Kenan Alpay'ın yazısı:
Her ne kadar “Ramazan ayında azgın/gözü dönmüş şeytanların zincire vurulacağı” bize müjdelenmiş olsa da görünen o ki bürokratik oligarşinin besleyip büyüttüğü azgın-gözü dönmüş şeytanlar kendileriyle birlikte aldatabildikleri diğer mücrimleri de cehenneme sürüklemekten asla vazgeçmeyecekler. Baksanıza Âlemlerin Rabbi olan Allah-u Teâla’ya karşı kuşandıkları küstahlık ve terbiyesizlik Kureyş müşriklerini aratmayacak düzeyde. İnsanın yaradılış gayesine ve tertemiz fıtratına karşı savaş açıp şeytani hazları içeren her türlü haramı, günahı, çirkinliği bir hayat tarzı olarak topluma benimsetmek için yarış yapıyorlar adeta.
Türkiye’deki cinsel sapkınlık mücadelesi adı-adresi belirsiz lobilerin, karanlık odakların filan değil düpedüz kimi siyasi partilerin, meslek örgütlerinin, sermaye gruplarının, medya organlarının ve aydın-sanatçı platformlarının bizzat üstlendiği kirli bir mücadeledir. Bu kirli mücadele öyle bir noktaya geldi ki; sadece cinsel sapkınlıkları övme, teşvik etme ve örgütlemekle iktifa etmez oldu. İleri bir aşamaya geçip cinsel sapkınlıkları reddeden, kınayan, ayıplayan ahlaki çıkışların kanunlarla yasaklanması için teşebbüsler yoğunlaştı.
Nihayet hutbe ve vaazlarda zina ve eşcinsel ilişkilerin toplumu lanete sürüklenemeyeceğine kadar vardırdılar şirretliklerini. Atalarının izinde ilerledikleri için sathı müdafaa pozisyonunda değil de her daim hattı müdafaa pozisyonunda hareket ediyorlar. Zina ve eşcinselliği özendirecek hutbeler, cinsel sapkınlığı teşvik edecek kanunlar peşinde koşuyorlar.
İslam Ne Karışırmış Cinsel Sapkınlıklara?!

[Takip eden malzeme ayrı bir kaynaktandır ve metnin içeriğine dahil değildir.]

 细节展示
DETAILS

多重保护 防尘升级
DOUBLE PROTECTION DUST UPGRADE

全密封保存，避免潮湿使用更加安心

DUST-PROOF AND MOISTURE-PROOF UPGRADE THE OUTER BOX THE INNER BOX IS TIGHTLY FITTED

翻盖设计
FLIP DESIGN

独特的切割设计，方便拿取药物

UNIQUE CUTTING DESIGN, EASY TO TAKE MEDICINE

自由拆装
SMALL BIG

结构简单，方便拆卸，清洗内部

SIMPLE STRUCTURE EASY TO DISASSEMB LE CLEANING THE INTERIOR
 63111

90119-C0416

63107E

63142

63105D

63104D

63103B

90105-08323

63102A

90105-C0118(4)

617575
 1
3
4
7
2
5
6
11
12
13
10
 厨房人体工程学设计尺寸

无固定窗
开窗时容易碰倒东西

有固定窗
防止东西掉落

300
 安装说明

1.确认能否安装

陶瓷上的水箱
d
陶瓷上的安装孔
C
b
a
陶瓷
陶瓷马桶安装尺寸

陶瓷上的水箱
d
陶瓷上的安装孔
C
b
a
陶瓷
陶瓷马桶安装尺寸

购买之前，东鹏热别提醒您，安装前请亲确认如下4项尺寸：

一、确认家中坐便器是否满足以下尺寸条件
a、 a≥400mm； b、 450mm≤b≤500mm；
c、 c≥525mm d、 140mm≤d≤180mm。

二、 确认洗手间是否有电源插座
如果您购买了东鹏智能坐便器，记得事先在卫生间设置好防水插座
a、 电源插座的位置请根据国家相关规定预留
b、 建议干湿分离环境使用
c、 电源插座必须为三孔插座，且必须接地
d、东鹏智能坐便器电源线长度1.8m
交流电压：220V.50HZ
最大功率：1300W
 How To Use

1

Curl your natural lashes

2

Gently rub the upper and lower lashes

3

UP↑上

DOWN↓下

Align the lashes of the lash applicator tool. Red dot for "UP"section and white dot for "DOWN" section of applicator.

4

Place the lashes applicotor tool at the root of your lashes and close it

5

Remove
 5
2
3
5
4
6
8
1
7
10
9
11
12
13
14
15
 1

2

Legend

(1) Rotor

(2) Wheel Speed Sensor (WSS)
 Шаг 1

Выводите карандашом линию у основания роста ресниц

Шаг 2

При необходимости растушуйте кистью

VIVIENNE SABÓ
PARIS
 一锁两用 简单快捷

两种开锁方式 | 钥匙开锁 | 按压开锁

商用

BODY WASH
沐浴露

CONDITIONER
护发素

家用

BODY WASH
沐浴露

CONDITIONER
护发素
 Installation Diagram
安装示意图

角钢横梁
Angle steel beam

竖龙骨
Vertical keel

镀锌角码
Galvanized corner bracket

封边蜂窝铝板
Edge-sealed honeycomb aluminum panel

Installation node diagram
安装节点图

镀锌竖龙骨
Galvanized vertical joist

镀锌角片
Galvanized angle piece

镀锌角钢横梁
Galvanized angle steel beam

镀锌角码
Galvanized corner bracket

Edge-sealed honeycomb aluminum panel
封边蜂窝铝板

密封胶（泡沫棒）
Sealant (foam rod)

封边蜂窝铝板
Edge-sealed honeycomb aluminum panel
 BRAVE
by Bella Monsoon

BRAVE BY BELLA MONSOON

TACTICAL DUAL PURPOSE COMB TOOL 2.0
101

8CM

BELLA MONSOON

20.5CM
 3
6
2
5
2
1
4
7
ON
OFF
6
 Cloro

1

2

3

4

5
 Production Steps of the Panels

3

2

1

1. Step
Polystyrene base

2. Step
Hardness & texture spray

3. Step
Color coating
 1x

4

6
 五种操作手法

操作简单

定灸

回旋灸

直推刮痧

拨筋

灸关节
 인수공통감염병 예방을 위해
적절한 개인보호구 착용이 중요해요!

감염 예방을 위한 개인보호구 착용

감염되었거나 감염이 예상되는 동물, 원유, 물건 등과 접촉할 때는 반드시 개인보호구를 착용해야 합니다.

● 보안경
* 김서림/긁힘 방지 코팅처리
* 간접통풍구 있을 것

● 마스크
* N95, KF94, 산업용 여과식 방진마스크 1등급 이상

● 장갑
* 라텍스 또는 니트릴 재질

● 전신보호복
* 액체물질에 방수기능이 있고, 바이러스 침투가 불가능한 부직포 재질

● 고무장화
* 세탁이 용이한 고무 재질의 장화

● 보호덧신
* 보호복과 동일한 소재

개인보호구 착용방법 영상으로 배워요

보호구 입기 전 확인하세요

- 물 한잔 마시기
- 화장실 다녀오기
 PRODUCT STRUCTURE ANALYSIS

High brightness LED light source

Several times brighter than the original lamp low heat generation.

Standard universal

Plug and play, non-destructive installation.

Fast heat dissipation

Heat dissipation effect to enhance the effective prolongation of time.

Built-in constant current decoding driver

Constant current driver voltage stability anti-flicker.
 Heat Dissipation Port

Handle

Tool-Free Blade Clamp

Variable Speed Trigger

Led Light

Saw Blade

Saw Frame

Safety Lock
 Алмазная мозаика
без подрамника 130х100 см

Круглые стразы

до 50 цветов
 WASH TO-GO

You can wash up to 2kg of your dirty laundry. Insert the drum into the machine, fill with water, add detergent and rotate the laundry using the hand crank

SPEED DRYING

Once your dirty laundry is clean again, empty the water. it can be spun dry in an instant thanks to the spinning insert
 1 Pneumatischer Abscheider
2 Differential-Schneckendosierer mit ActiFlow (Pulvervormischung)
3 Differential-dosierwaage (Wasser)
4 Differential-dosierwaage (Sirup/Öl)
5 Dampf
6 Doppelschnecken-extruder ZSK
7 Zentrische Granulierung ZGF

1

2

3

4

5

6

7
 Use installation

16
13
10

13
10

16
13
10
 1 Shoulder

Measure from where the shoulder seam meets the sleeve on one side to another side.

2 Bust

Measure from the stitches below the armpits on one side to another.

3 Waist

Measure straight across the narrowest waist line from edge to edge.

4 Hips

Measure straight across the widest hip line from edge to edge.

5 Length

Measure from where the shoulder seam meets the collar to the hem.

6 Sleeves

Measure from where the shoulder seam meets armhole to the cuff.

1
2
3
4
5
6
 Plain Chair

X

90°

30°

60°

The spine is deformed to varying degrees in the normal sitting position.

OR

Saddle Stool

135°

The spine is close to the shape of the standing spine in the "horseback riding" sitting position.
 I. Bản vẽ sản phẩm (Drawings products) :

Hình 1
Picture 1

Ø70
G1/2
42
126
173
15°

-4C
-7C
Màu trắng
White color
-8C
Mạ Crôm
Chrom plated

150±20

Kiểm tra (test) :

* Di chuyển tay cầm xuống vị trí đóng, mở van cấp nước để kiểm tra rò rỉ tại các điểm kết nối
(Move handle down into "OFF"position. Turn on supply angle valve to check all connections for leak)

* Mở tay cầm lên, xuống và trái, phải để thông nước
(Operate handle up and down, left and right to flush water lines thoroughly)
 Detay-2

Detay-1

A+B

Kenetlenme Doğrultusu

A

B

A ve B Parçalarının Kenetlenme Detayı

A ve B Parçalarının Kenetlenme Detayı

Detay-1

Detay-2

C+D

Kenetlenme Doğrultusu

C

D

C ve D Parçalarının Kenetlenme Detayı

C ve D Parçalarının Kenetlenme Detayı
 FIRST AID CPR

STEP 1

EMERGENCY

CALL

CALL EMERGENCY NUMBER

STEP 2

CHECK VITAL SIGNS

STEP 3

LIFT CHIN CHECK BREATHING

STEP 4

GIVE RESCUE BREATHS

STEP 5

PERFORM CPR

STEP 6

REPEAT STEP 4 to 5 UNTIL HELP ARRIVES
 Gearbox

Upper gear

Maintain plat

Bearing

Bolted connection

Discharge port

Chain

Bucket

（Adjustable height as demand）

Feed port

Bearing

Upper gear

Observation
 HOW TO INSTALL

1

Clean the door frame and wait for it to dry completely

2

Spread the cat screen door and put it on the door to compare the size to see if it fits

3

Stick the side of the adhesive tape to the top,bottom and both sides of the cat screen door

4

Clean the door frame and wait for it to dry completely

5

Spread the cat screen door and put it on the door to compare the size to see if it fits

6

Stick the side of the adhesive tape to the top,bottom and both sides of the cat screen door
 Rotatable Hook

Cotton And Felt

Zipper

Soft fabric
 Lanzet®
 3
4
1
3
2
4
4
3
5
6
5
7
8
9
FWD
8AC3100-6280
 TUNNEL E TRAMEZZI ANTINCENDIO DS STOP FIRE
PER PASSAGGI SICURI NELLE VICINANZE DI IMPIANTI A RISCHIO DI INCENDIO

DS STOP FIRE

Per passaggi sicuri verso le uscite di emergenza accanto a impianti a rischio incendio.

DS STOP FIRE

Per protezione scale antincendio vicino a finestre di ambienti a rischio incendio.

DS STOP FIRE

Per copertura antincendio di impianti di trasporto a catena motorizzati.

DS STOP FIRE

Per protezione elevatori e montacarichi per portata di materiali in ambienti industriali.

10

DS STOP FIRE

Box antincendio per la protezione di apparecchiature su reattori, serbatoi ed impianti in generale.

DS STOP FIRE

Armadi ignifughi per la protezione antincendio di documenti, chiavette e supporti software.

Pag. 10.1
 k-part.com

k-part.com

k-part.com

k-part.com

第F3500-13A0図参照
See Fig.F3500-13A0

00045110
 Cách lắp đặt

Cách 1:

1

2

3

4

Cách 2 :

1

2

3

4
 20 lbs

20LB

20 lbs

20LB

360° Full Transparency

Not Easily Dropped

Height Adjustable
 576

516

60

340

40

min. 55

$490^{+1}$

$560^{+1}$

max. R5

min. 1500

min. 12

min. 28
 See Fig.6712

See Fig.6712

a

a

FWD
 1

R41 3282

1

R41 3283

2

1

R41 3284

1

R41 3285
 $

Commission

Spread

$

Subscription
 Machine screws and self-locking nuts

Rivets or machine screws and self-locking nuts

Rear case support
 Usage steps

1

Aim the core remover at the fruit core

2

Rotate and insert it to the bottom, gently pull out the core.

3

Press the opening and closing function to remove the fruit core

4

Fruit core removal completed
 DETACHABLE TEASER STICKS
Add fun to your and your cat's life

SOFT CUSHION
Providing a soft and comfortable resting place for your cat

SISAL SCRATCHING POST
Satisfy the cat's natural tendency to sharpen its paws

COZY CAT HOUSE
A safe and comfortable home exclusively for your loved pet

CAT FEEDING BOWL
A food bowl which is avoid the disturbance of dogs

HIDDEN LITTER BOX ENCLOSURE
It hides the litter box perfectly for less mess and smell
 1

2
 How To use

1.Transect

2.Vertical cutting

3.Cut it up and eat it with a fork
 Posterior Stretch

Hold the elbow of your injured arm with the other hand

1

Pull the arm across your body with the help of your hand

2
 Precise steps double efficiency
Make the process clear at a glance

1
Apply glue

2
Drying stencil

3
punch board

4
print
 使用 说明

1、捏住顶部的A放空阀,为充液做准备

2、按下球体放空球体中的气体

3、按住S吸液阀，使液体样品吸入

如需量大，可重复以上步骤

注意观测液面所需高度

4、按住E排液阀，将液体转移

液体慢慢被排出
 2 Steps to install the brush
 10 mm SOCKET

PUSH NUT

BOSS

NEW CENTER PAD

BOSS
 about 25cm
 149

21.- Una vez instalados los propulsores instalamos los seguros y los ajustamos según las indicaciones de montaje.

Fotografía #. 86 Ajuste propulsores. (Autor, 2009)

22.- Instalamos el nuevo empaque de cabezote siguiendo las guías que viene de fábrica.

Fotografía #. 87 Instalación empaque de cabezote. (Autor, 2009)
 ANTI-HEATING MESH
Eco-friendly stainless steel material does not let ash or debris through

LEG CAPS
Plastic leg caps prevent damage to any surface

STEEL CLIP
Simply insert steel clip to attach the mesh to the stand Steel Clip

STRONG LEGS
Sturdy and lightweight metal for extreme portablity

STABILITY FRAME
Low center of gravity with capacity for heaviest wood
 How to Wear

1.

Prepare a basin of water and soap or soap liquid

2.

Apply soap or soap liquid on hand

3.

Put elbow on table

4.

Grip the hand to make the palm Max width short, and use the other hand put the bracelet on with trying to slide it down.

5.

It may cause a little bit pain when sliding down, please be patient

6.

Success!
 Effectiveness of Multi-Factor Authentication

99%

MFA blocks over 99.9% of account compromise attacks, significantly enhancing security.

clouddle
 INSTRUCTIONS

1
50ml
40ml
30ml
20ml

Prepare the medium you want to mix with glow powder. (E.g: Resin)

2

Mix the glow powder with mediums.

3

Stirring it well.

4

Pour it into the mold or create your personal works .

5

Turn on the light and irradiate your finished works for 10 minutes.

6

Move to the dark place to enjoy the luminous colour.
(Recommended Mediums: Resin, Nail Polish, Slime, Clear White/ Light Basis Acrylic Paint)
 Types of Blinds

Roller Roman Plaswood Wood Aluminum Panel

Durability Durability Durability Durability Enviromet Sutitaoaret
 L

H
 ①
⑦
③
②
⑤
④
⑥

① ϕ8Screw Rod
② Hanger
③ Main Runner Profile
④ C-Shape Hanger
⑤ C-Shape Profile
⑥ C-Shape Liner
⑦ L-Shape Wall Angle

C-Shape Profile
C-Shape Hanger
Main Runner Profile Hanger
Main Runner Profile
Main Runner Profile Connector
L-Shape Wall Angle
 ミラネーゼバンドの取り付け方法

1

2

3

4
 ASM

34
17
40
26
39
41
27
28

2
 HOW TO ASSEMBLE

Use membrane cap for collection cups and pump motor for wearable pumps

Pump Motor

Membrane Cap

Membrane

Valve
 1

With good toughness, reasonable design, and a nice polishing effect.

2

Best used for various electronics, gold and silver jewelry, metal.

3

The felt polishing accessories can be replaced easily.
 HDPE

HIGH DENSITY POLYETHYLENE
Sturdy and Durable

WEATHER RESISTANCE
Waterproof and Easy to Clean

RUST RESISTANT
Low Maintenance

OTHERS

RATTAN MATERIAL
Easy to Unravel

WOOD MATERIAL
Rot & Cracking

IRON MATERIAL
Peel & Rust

Ramazan ayının ilk Cuma hutbesini irad ederken Diyanet İşleri Başkanı Ali Erbaş da az çok hangi örgüt ve çevrelerden tepki geleceğini tahmin etmiştir. Ancak insan hayatını ve neslini çürüten günahlara karşı sessiz kalmak, korkup geri çekilmek mümkün olmadığı için Kur’an ve Sünnet’in açık ve net hükmünü olduğu gibi beyan etti: “İslam zinayı en büyük haramlardan kabul ediyor ve eşcinselliği lanetliyor.” Geçen haftaki hutbenin konusu olan zina ve cinsel sapkınlıkların getirdiği musibetlere karşı Allah ve Resulü’ne iman edenleri ortak bir mücadeleye davet etti doğal olarak. Ancak bir asırdır hutbeler, vaazlar, camiler Kemalist vesayetin kuşatması altında tutulmak istendiği gibi son 15-20 yıldır Avrupa Birliği’nin dayattığı kriterler tarafından da kuşatıldığını unutmayalım.